Urgent call to improve workforce literacy in New Zealand

Auckland, 1 February 2018 – Five national organisations are calling for more support to improve workforce literacy and numeracy in New Zealand. Literacy Aotearoa, The Industry Training Federation (ITF), Business New Zealand, English Language Partners and the New Zealand Council of Trade Unions – He Kauae Kaimahi (NZCTU), have today released the workforce literacy call to action: “Stepping Up to Better Working Lives”.

“Research both internationally and within New Zealand has shown that people who have good literacy and numeracy skills are able to fully participate in in a modern society and high-skill economy,” says Literacy Aotearoa Te Tumuaki (Chief Executive), Bronwyn Yates. “Yet a significant number of New Zealanders do not have sufficient skills to do so.”
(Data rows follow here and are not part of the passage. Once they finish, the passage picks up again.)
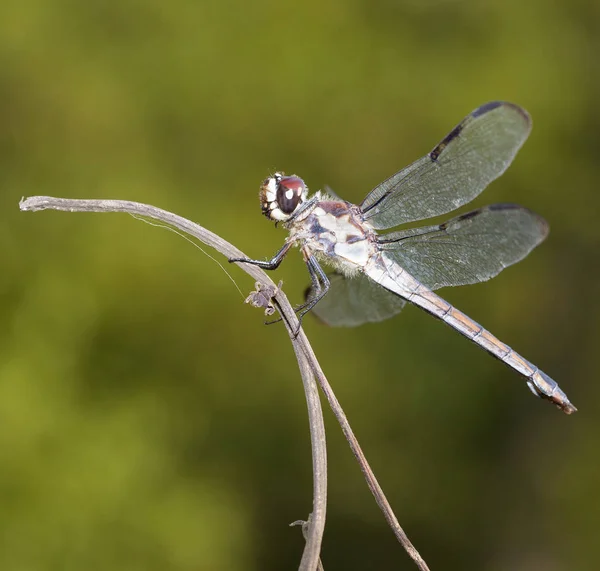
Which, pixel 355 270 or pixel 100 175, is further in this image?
pixel 100 175

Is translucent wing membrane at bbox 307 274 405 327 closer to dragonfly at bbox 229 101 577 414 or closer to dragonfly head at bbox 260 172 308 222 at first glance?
dragonfly at bbox 229 101 577 414

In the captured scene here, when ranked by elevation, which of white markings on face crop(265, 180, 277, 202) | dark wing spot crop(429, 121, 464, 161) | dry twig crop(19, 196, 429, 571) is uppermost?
white markings on face crop(265, 180, 277, 202)

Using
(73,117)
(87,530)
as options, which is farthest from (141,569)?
(73,117)

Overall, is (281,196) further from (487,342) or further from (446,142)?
(487,342)

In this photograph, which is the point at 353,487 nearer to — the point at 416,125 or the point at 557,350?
the point at 557,350

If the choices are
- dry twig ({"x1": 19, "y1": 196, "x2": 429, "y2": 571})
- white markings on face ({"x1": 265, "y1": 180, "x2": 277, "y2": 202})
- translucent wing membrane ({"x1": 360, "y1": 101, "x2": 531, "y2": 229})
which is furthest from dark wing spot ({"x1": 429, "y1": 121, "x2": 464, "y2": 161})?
dry twig ({"x1": 19, "y1": 196, "x2": 429, "y2": 571})

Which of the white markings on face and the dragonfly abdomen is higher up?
the white markings on face
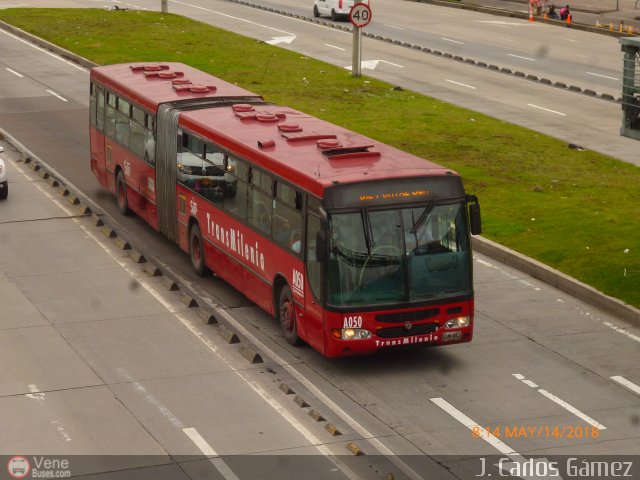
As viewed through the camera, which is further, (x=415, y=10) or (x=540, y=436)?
(x=415, y=10)

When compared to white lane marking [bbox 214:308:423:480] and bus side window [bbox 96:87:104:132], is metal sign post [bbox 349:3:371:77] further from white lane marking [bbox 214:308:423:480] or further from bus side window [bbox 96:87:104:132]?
white lane marking [bbox 214:308:423:480]

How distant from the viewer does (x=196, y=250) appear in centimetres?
2166

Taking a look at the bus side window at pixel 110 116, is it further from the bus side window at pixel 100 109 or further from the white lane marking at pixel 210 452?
the white lane marking at pixel 210 452

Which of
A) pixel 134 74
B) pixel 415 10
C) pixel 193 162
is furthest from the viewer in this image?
pixel 415 10

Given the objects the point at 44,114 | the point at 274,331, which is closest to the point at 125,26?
the point at 44,114

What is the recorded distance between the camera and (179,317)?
19.3 meters

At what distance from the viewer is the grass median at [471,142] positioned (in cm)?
2273

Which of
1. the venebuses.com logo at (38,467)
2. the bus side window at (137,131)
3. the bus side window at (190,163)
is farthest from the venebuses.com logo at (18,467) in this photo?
the bus side window at (137,131)

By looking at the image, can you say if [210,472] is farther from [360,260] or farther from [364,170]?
[364,170]

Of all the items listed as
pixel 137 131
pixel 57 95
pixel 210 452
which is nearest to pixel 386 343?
pixel 210 452

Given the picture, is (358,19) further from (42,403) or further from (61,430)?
(61,430)

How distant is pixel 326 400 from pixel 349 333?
38.5 inches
Last November, in the Speech from the Throne setting out the incoming Government’s agenda, The Governor General, The Rt Hon Dame Patsy Reddy, said:

This will be a government of transformation. It will lift up those who have been forgotten or neglected … it will restore funding to education and the health systems to allow access for all … and it will build a truly prosperous nation and a fair society, together.

“Today over a million working age people require greater literacy or numeracy skills in order for them to participate as fully as they want to in work, education and every-day life,” says Ms Yates. “This represents a massive group of the forgotten and the long-neglected, undermining the very foundations of a prosperous nation and a fair society. The issue of adult literacy skills development must be urgently and more comprehensively addressed.”

According to the most recent International Assessment of Adult Competencies (PIAAC) adult numeracy skills in Aotearoa are in general higher than the OECD average. Yet the nation is still underperforming, sitting at 13 out of the 40 nations surveyed in. The gap in average literacy and numeracy skills between Maori adults and the total population narrowed between 1996 and 2014, as it did for Pasifika.

“That’s positive, but the gap is still substantial and not narrowing fast enough,” says Ms Yates. “In another 20 years we may be in a better position, but that would mean another generation of literacy lag.”

“The results of workforce literacy programmes are consistently positive. Higher performing, safer workplaces and more confident, competent workers,” says Ms Yates. “Stepping up to better working lives calls for increased government funding, greater awareness, collaboration and prioritisation of adult literacy needs.”

It is the experience of Literacy Aotearoa that people who seek to improve their literacy and numeracy become more engaged in their communities, are better equipped to assist their children with their education and have the confidence to undertake further education, or seek employment opportunities.